When execute query "select <fields> from <table>, there is no response time problem in local Lan. However, when the query is executed in other site, it will be decomposed into a number of RPCs (over 100) between the MSSQL and client. Owing to delay of each network request, the response is far from satisfactory.
Wednesday, August 04, 2004
Instead of sending the query over the network create a stored procedure on the server that does the query and sends the results back in polled groups, probably using a different stored procedure.
From your remote application exec the stored procedure.
Or you could use a client that uses progressive fetching over ODBC which achieves much the same thing.
Thursday, August 05, 2004
Try your query with Query Analyzer. If the response time is OK there, then the problem is in the way your app reads the data. This is normally because your app has selected the wrong cursor model.
Keep in mind that almost all database queries result in several RPC or TDS conversations because the default behaviour of the database engine is to provide the data as it reads it, rather than buffering it locally and firing back a single group. This is just more painful on the WAN because of the combination of bandwidth and latency limitations that don't exist in a pure LAN environment.
In a properly designed app, you should see a small performance degradation over a WAN link, but nothing that causes the app to be completely useless.
Things to look for:
- make your queries return as little data as possible.
- use a 'firehose' cursor to read the results in big gulps and get them off the database server as quickly as possible.
- use stored procedures to batch operations that have to be performed together, so you only hit the database server to invoke the query.
- when you have to send the same query multiple times with different data, use bound parameters. This means the statement is sent once, and all subsequent invocations only send the parameter data. If you are using the ODBC API directly (unlikely) use rowset binding to send several rows at once.
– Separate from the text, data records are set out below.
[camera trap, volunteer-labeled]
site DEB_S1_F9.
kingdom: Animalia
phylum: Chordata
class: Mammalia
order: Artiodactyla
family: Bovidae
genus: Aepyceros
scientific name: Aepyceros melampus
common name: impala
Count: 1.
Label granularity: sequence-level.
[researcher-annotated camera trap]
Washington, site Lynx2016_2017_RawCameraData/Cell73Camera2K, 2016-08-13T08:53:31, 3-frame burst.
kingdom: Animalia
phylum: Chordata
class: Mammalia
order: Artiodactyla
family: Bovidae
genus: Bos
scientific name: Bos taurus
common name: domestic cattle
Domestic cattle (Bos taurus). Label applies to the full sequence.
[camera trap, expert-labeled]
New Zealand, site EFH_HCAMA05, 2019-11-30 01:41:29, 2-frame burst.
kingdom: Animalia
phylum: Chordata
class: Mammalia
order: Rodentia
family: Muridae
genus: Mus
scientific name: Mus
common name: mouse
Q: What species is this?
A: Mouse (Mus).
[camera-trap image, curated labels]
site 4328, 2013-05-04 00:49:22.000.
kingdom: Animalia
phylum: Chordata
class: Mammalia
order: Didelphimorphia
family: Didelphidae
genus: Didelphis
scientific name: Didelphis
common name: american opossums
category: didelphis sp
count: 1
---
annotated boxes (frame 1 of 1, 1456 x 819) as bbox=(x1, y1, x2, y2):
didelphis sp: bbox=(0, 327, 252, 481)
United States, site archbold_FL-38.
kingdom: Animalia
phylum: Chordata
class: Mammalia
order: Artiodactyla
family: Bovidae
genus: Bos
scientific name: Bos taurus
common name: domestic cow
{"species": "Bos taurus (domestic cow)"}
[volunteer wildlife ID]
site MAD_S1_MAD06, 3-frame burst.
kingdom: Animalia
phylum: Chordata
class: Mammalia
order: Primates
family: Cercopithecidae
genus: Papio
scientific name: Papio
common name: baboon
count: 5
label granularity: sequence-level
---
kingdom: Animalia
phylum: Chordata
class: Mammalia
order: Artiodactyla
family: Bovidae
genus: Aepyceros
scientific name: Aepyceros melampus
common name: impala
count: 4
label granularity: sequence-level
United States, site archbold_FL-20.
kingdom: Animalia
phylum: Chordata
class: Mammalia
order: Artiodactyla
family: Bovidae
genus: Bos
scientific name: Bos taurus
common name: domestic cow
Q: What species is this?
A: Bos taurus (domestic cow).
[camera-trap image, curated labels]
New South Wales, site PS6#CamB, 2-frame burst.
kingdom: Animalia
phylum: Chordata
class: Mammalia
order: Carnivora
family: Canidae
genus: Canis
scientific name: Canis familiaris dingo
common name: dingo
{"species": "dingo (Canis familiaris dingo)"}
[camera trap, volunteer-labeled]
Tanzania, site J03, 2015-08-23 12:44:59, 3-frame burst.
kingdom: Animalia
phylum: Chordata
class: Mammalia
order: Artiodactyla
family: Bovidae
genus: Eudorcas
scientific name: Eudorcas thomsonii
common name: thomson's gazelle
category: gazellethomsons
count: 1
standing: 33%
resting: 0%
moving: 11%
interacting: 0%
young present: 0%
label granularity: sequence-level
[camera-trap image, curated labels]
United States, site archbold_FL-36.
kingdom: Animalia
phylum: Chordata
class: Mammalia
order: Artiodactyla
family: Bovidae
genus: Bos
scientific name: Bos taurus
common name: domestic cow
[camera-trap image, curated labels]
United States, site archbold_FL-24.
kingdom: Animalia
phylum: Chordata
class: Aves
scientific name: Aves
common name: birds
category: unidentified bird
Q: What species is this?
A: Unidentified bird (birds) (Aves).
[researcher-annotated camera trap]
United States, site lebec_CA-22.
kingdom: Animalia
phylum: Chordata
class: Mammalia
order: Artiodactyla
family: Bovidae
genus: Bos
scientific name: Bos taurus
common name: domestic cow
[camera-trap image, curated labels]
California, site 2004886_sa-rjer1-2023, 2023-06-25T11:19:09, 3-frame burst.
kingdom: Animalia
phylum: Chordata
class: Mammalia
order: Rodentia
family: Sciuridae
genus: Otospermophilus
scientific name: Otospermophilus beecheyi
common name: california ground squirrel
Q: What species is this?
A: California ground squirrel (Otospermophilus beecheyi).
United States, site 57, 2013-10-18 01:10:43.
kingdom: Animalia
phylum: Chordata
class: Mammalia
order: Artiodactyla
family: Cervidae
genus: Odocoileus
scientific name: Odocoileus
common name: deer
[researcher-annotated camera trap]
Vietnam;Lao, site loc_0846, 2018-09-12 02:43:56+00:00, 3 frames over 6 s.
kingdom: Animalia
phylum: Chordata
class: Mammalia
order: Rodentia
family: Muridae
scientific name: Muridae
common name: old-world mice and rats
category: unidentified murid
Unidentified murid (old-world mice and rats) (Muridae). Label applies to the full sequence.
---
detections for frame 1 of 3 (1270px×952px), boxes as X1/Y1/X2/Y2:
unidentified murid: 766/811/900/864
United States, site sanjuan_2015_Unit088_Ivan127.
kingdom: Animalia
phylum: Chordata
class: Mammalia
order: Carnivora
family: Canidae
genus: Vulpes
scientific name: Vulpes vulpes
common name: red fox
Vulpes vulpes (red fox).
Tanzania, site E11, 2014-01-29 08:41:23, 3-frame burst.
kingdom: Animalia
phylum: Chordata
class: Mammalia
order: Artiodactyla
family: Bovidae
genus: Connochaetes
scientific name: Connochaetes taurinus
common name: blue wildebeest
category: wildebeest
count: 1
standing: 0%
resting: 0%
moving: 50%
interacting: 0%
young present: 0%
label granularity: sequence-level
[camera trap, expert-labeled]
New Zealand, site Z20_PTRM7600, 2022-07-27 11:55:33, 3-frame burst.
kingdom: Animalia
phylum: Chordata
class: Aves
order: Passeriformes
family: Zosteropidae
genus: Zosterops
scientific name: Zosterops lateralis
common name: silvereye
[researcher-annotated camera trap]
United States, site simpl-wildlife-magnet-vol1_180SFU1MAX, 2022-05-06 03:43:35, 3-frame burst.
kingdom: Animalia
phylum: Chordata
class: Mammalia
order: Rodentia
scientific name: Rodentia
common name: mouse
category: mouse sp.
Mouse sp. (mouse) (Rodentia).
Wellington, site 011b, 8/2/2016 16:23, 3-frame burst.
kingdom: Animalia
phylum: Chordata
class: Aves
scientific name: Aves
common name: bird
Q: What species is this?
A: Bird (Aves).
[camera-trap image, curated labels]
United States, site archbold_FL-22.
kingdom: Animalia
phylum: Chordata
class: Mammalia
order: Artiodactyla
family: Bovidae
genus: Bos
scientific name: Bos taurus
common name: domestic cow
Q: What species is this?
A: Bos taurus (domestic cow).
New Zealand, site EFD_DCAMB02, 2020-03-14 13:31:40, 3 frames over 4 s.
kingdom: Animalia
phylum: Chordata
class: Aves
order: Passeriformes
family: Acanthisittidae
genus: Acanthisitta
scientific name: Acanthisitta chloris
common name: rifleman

Of course, if this is a completely new application, consider making it at least three-tier, with a service layer in COM+ or whatever the flavour du jour is. This service layer sits on the LAN with the database server and does all the querying. The app talks to the service layer through RPC or DCOM, or web services and retrieves only the exact data it needs. This is a much better architecture for Windows apps that have to talk to SQL Server data over a WAN.